* **GOAL**
Lay out the lines from the one with "How far is each" through the one with "Answer: the house" as a Markdown table with the columns Row and Line. Number each row and leave out blank lines.

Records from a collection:
———

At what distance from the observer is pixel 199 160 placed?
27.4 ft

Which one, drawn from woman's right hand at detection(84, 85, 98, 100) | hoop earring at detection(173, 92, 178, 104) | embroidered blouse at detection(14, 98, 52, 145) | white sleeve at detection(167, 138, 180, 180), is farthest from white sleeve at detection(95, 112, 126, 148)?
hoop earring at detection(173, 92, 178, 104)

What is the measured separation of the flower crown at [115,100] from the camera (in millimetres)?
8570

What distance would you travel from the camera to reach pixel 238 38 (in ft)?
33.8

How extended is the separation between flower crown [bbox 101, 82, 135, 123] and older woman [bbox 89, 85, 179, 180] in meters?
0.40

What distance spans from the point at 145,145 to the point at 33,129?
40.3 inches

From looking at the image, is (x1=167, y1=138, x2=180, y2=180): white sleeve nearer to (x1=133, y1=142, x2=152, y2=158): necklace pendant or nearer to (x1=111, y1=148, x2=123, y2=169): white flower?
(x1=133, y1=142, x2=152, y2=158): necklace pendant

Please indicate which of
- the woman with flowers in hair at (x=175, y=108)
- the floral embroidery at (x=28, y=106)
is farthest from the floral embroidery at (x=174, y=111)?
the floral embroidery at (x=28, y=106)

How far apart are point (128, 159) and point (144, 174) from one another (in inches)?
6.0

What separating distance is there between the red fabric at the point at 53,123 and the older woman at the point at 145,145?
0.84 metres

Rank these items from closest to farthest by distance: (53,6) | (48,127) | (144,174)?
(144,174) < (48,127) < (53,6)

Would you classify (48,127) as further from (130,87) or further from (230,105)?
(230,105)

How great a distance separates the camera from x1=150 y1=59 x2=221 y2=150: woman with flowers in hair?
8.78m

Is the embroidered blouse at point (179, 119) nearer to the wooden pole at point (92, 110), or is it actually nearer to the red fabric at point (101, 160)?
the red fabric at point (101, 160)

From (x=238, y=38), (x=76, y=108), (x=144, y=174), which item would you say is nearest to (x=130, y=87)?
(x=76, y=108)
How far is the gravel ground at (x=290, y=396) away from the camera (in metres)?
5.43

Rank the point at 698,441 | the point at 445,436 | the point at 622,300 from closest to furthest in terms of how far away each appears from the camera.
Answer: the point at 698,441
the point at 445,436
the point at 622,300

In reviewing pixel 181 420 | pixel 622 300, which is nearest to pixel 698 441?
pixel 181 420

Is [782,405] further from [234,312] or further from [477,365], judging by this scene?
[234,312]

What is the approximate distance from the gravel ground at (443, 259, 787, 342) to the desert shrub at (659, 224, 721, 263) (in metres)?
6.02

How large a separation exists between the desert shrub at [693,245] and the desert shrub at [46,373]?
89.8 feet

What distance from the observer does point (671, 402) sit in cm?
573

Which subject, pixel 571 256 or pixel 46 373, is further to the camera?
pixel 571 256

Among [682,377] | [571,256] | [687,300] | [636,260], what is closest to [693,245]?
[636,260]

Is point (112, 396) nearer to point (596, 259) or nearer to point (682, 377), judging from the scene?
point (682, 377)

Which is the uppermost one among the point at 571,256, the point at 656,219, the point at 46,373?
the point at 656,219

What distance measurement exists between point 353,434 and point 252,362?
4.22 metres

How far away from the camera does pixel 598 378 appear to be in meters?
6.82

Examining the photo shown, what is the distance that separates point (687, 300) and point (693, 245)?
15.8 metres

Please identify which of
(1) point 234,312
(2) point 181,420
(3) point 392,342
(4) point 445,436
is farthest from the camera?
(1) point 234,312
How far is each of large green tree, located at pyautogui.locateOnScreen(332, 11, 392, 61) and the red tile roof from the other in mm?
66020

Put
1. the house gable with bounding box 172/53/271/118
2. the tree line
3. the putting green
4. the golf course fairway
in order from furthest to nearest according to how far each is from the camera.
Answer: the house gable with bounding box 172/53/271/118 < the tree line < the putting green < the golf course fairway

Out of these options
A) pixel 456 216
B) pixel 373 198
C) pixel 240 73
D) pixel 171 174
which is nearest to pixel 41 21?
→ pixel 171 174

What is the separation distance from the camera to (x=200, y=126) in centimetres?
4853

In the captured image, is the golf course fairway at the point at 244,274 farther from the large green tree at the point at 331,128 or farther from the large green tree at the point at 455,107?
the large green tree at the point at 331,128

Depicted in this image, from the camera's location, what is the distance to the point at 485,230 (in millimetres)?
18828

———

* **RESPONSE BELOW**
| Row | Line |
|---|---|
| 1 | How far is each of large green tree, located at pyautogui.locateOnScreen(332, 11, 392, 61) and the red tile roof from the other in mm? |
| 2 | 66020 |
| 3 | Put |
| 4 | 1. the house gable with bounding box 172/53/271/118 |
| 5 | 2. the tree line |
| 6 | 3. the putting green |
| 7 | 4. the golf course fairway |
| 8 | in order from furthest to nearest according to how far each is from the camera. |
| 9 | Answer: the house gable with bounding box 172/53/271/118 < the tree line < the putting green < the golf course fairway |